L'Afrique du Sud est pourtant le plus riche des états africains. Il représente à lui seul le quart de la richesse du continent et il connaît une solide croissance. Pourtant le pays subit régulièrement des pannes de courant globales. Et tout le monde doit s'y faire, à commencer par les entreprises. La société belge Zetes est spécialisée dans le service informatique, elle a quatre sites de production en Afrique du sud, son patron Alain Wirtz n'est pas à la fête : "On a une unité de production à Johannesburg et on est très souvent délesté. On est quasiment quotidiennement obligés d'arrêter nos opérations pendant une ou deux heures parce que l'Afrique du Sud souffre d'un manque d'électricité et d'une planification qui n'a pas été faite correctement par le passé. Cela nous rapproche des problèmes belges si ce n'est qu'on a pas encore été délesté en Belgique. Ici, c'est quotidien".

Des coupures qui arrivent sans prévenir

Les délestages sont plus fréquents dans les "townships" où vit la population la plus pauvre.

La société de production et de distribution d’électricité, Escom, essaie de planifier les interruptions, mais les coupures arrivent souvent sans prévenir. Jean-Françoise Schevenels vient d'ouvrir un établissement "Liège Café", il en sait quelque chose : "On nous a coupé le courant hier pendant cinq heures à partir de 10h du matin. C'est un problème pour nous parce qu'il fait très chaud pour le moment et que notre comptoir de pâtisserie normalement est à 3 ou 4 degrés. Quand on a une coupure de courant de cinq heures, le comptoir de pâtisserie est à 25 degrés. Donc, tous les gâteaux sont bon à jeter. Avant Noël, c'était assez grave, on avait presque trois ou quatre coupures par semaine et puis après, pendant les vacances, on a presque plus eu de coupures, et puis cela a repris. C'est assez embêtant".

Comment se fait-il que l'Afrique du Sud manque à ce point d'électricité?

Ce manque d'électricité est en partie dû à un développement économique rapide après la fin de l'apartheid il y a 20 ans. S'il y a bien eu des investissements, ils sont insuffisants pour couvrir les besoins du pays.

Deux nouvelles centrales thermiques sont en construction près de Durban. Arnaud de Limburg dirige le chantier pour GDF Suez, son diagnoctic est clair : "L'Afrique du Sud est en manque de capacité énergétique.

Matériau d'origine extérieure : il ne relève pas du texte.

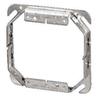 Steel City Malleable Iron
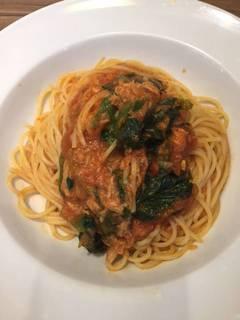 ほうれん草とツナのスパゲティー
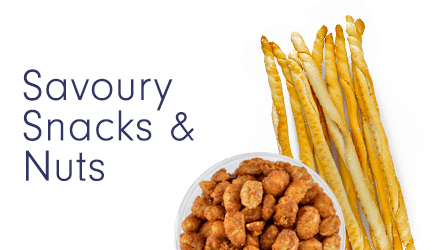 savoury-snacks-and-nuts
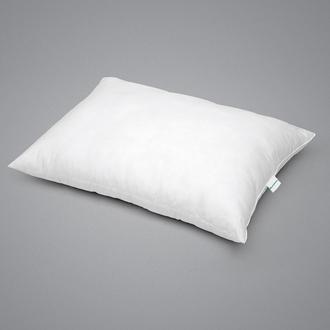 Nuvomon Microfiber Yastık - Beyaz - 50x70 cm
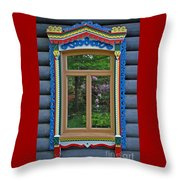 Post Dacha Window Throw Pillow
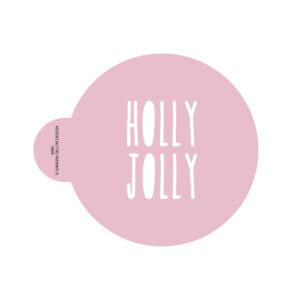 Holly Jolly Cookie Stencil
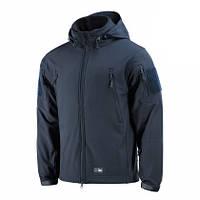 Куртка M-Tac Soft Shell с подстежкой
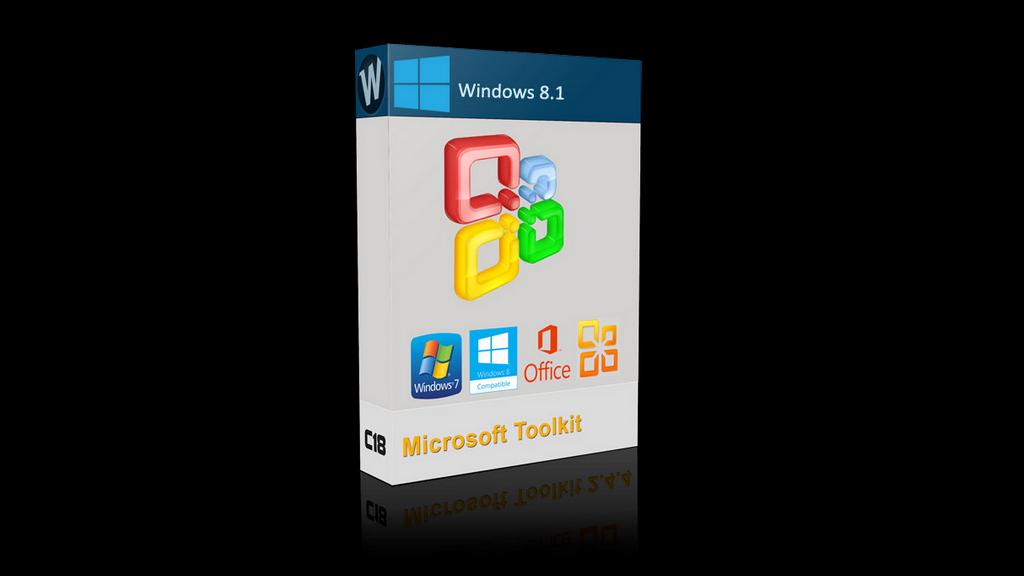 Folder Guard for Windows 10 8 7 XP Encryption
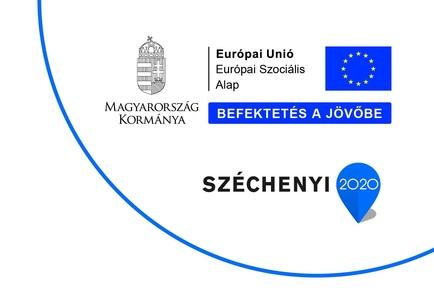 A pályázat által kötelezően megjelenítendő információs blokk. Az információs blokk tartalmazza Magyarország címerét az Európai Únió és a Széchenyi 2020 pályázat logoját.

Beaucoup de centrales d'Escom sont assez âgées, n'ont pas forcément été maintenues comme elles devraient. Donc, aujourd'hui, il y a beaucoup plus d'incidents qui font qu'elles ne peuvent pas opérer. Donc, cela cause dans beaucoup de provinces du pays des coupures d’électricité. Et évidemment, tout ce que l'on peut faire pour y remédier, est le bienvenu (...) Cela pèse certainement pour le moment sur le développement économique du pays".

Autrement dit, ces coupures d'électricité engendrent des pertes économiques en cascade et refroidissent certains investisseurs. Et l'Afrique du Sud ne sortira pas si vite de cette situation. Quand on voit ça, on se dit qu'il vaut mieux prendre les devants pour que ça n'arrive pas en Belgique.